**PROBLEM:** Please output every entry below exactly as written, leaving out any pictures.

**DATA FOR ANALYSIS:**
○ ○ ○ ○ ○

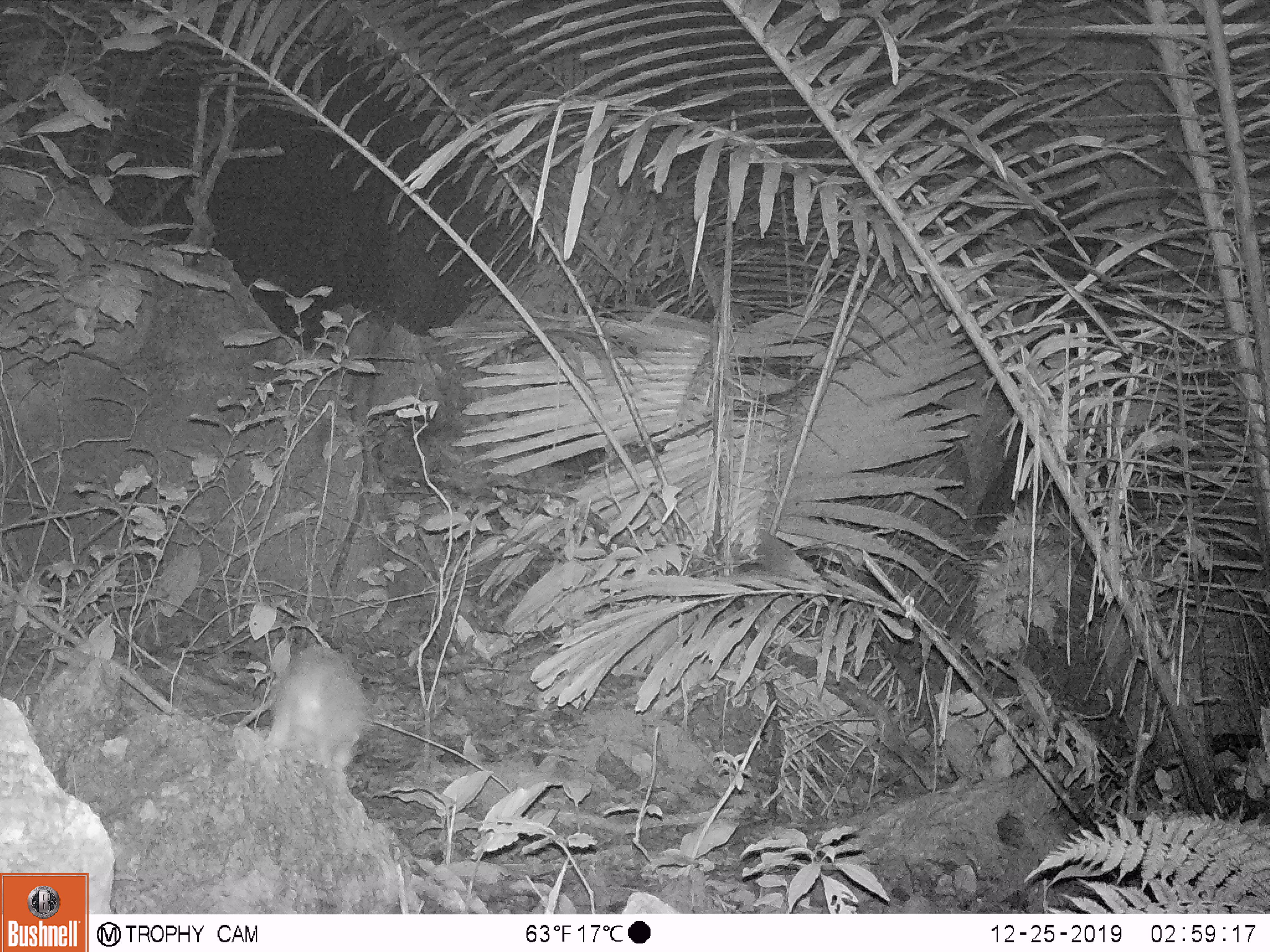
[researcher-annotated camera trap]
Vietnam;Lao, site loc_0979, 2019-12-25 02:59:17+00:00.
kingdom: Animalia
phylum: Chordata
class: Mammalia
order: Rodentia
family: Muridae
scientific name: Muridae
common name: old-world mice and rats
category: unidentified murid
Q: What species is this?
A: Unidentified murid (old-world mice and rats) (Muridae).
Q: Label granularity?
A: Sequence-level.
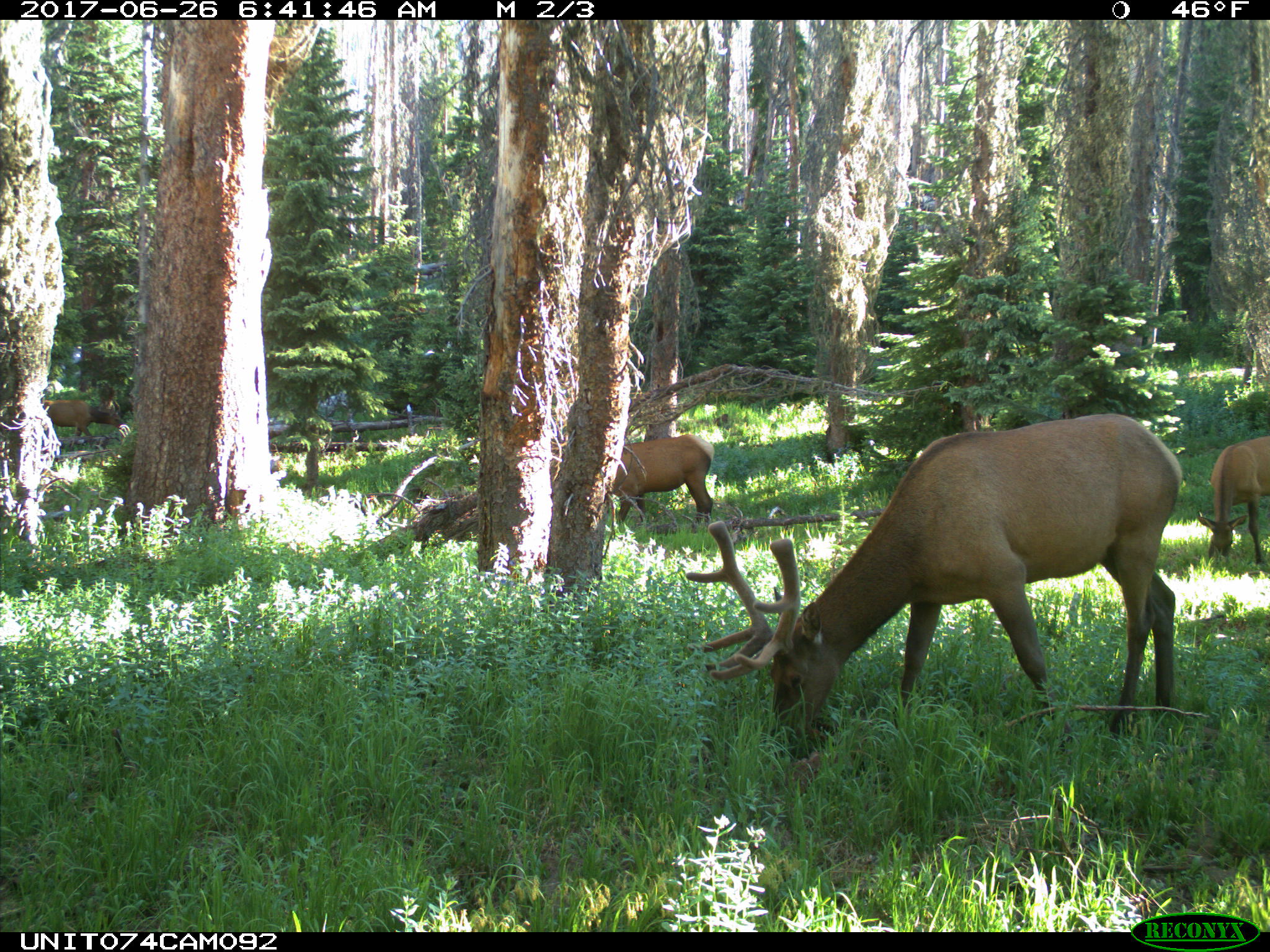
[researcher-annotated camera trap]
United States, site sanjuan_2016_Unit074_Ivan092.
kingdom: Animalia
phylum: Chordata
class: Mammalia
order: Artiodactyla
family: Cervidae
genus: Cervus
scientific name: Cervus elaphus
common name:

○ ○ ○ ○ ○

**WRITTEN SOLUTION:**
[researcher-annotated camera trap]
Vietnam;Lao, site loc_0979, 2019-12-25 02:59:17+00:00.
kingdom: Animalia
phylum: Chordata
class: Mammalia
order: Rodentia
family: Muridae
scientific name: Muridae
common name: old-world mice and rats
category: unidentified murid
Q: What species is this?
A: Unidentified murid (old-world mice and rats) (Muridae).
Q: Label granularity?
A: Sequence-level.
[researcher-annotated camera trap]
United States, site sanjuan_2016_Unit074_Ivan092.
kingdom: Animalia
phylum: Chordata
class: Mammalia
order: Artiodactyla
family: Cervidae
genus: Cervus
scientific name: Cervus elaphus
common name:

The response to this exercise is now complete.